Document excerpt:
# # #
I may just end up getting the GT-OD, in about a week and a half. How much noise do overdrive pedals add to the signal? My amp with gain all the way up with my guitar with active emgs is amazingly quiet. Will a noise suppressor be necessary? I'm asking these questions because I sold my multi-effect pedal and I'm just getting a behringer dr400, and OD pedal, maybe an EQ pedal (Danelectro Fish and Chips), and maby a noise reducer pedal if I need one.


----------



## Necky379 (Oct 23, 2010)

the gt-od is fairly quiet. if you listen closely you will hear some added noise but that's going to be there regardless of what pedal you choose, they all add a little noise. i don't use a noise suppressor with my rig and it's fine. im going to be picking up another ns-2 soon though. imo you really cant go wrong with the gt-od.

as far as the eq pedal goes, they're really helpful if you're willing to take the time to tweak. im running a gt-od in front of my amp and a ge-7 eq in my loop. this setup gives you a ton of control over your sound but it was very time consuming to get right. with the eq minor changes make dramatic differences so take your time and dont go crazy with the boosts and cuts, be subtle.
# # #
Supplied data:
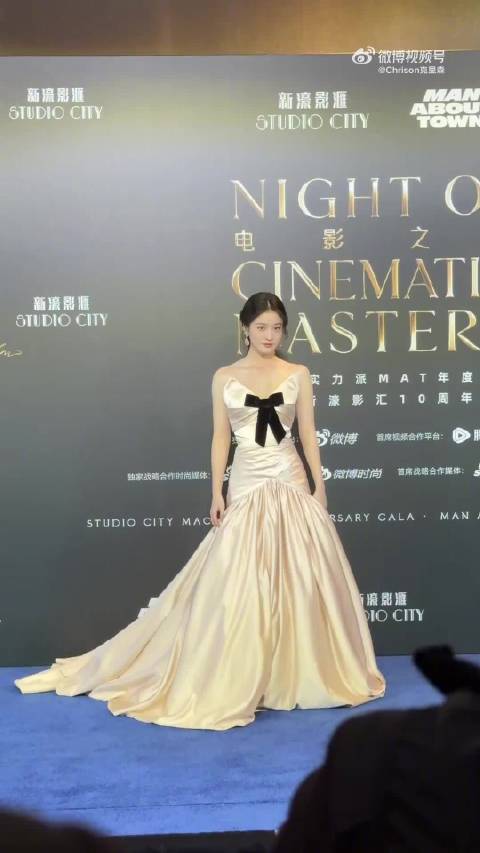 身穿蝴蝶结抹胸裙亮相MAT盛典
# # #
Can you repeat the overdrive pedal thread word for word, starting at "I may just end" and ending at "with the gt-od."?

Output for this exercise:
I may just end up getting the GT-OD, in about a week and a half. How much noise do overdrive pedals add to the signal? My amp with gain all the way up with my guitar with active emgs is amazingly quiet. Will a noise suppressor be necessary? I'm asking these questions because I sold my multi-effect pedal and I'm just getting a behringer dr400, and OD pedal, maybe an EQ pedal (Danelectro Fish and Chips), and maby a noise reducer pedal if I need one.


----------



## Necky379 (Oct 23, 2010)

the gt-od is fairly quiet. if you listen closely you will hear some added noise but that's going to be there regardless of what pedal you choose, they all add a little noise. i don't use a noise suppressor with my rig and it's fine. im going to be picking up another ns-2 soon though. imo you really cant go wrong with the gt-od.